Text section
--------------------------------

∷ 

Molecular Cell | Yuehui He's Team Unveils the Molecular and Epigenetic Mechanisms of Plant "Winter Memory" Formation

Chromatin modification and reshaping have an instrumental role in regulating gene expression in eukaryotes. "Vernalization," or the "winter memory" of plants, is a paradigm of epigenetic regulation of environmental signal responses mediated by chromatin modification in plants. In the vernalization process of the model plant Arabidopsis thaliana, a long-term and consistent low temperature (cold winter) silences the expression of the flowering transition inhibitory gene FLC. With the advent of spring and increasing temperatures, this silent state is steadily maintained, endowing the plant with the "epigenetic memory of winter cold". This enables Arabidopsis to flower and produce seeds in the spring. Prior to cold treatment, the chromatin at the FLC locus is highly activated, enriched with transcriptionally active modifications such as trimethylation of lysine 4 (H3K4me3) and lysine 36 (H3K36me3) on histone H3. Long-term winter cold induces the formation of a Polycomb domain at this locus enriched with transcriptionally repressive H3K27me3 modification. However, the regulatory mechanism of the transition from the activated chromatin state to the silenced state remains unclear.

--------------------------------

Stored data
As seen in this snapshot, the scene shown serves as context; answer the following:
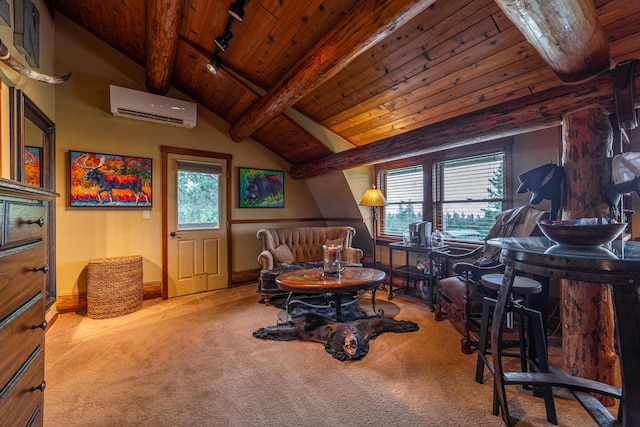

--------------------------------

Assignment
Extend the article on plant "winter memory" with one or two paragraphs that pick up right after its last sentence.

Written answer
On March 14, 2023, the research group led by Yuehui He from the Peking University Institute of Advanced Agricultural Sciences and the Peking-Tsinghua Center for Life Sciences published a research paper in Molecular Cell, titled "A pair of readers of bivalent chromatin mediate formation of Polycomb-based 'memory of cold' in plants". The paper reports the molecular and epigenetic mechanisms underlying the "winter memory" formation in Arabidopsis driven by two plant-specific bivalent histone reader proteins that recognize the specific regulatory regions of the bivalent chromatin at the FLC locus.